The deadline for filing your taxes was April 15, but tax scammers have no deadline.
In a quest for personal information and money even after filing deadlines, scammers often impersonate the Internal Revenue Service (IRS).
"The IRS encourages taxpayers to be vigilant year round against phone and email scams that use the IRS as a lure," the IRS said in a statement e-mailed to CNBC.com. "These scams won't likely end with the filing season so the IRS urges everyone to remain on guard," the IRS said in the email.
Can you trust caller ID?
Since October, the IRS has been warning Americans about a sophisticated phone scam that remains pervasive and frequently targets immigrants. The scam has cost the victims more than $1 million, and there have been roughly 20,000 reports of the scam, according to a Treasury Inspector General for Tax Administration press release.
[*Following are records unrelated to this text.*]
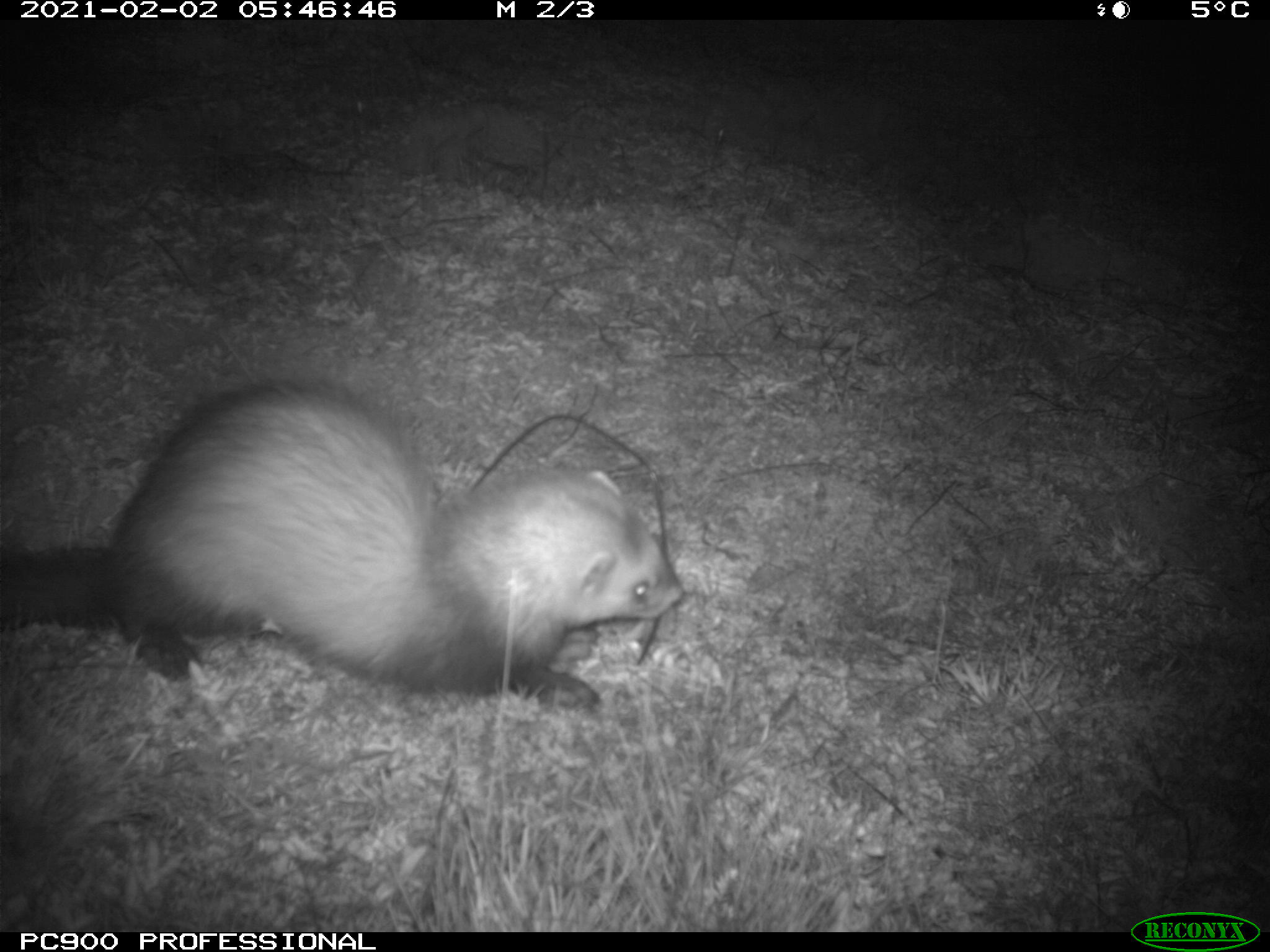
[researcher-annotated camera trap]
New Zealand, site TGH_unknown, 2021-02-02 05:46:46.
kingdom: Animalia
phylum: Chordata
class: Mammalia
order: Carnivora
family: Mustelidae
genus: Mustela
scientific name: Mustela furo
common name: ferret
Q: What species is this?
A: Ferret (Mustela furo).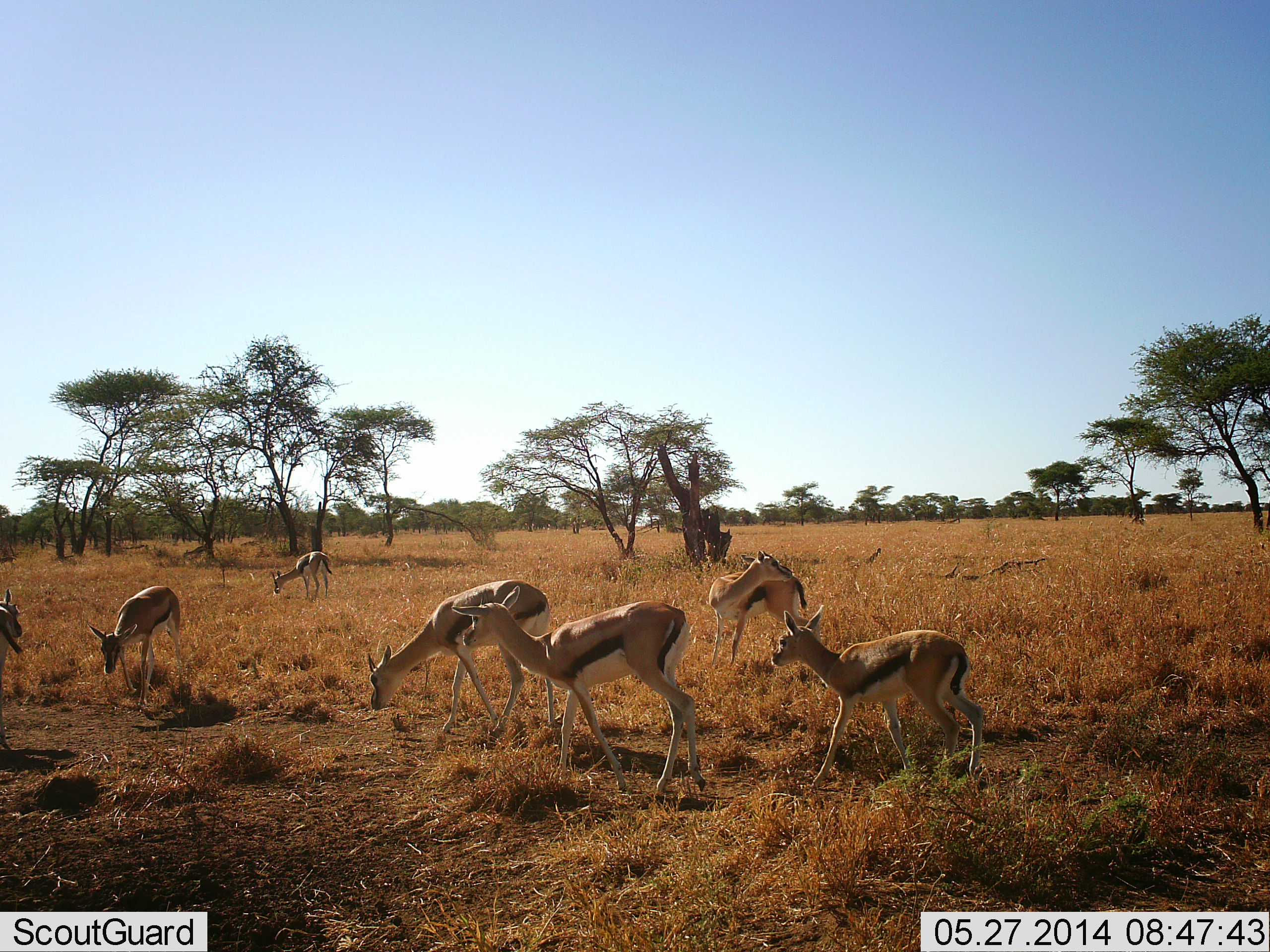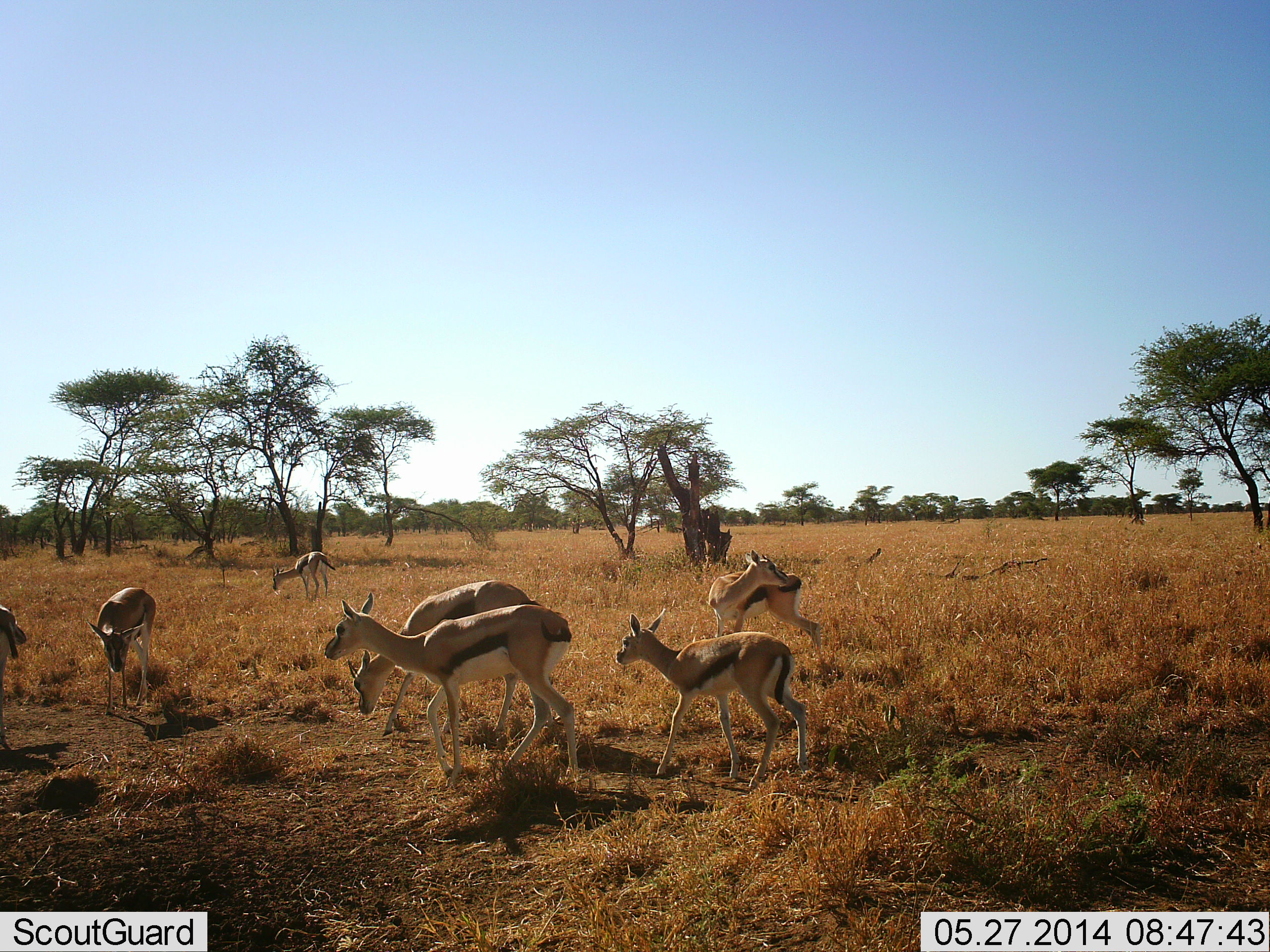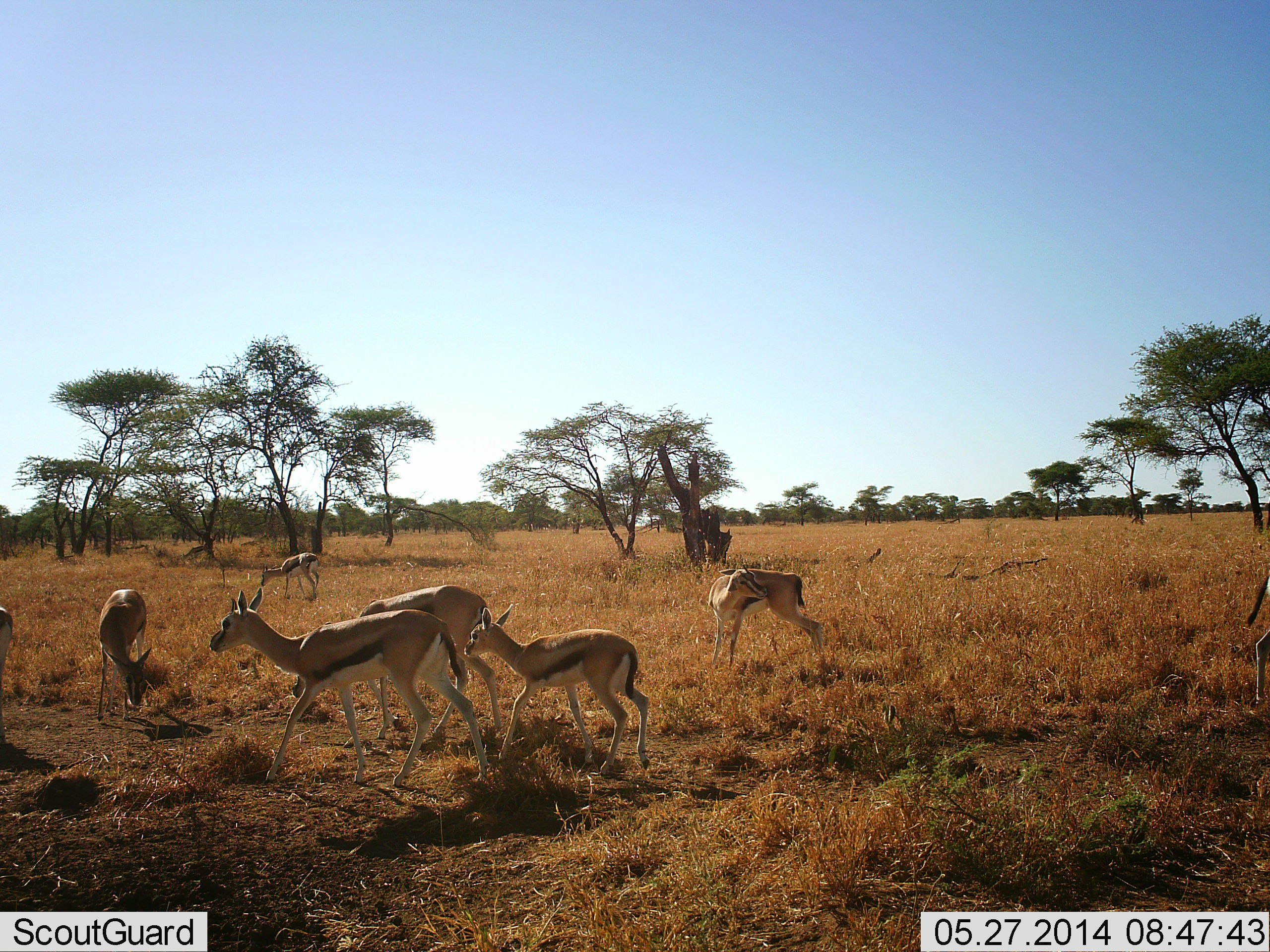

The scam begins with a phone call claiming to be from the IRS. Usually the scammer will say either the call recipient is entitled to a big refund, or they owe money that must be paid immediately. If the recipient refuses to pay, the scamming caller often becomes hostile and threatens jail time or a revocation of the individual's drivers' license.
The phone scam is so sophisticated that the scammers are able to outsmart caller ID technology so that the IRS's number appears. Adding to the appearance of legitimacy, the scammers will offer fake IRS badge numbers and often know the last four digits of the victim's Social Security number.
When receiving one of these calls, "people have to step back and take a deep breath," said Laura Iwan, senior vice president of programs for the Center for Internet Security, a nonprofit that focuses on cybersecurity. She suggests targeted individuals immediately contact the IRS to see if the original call was legitimate.
Other signs the call may be from a scammer include the caller asking for payment using a pre-paid debit card or wire transfer, or asking for a credit card number. The IRS will not ask for this type of payment, nor will they ask for your credit card number over the phone.
Additionally, the IRS's primary correspondence method is through the U.S. Postal Service.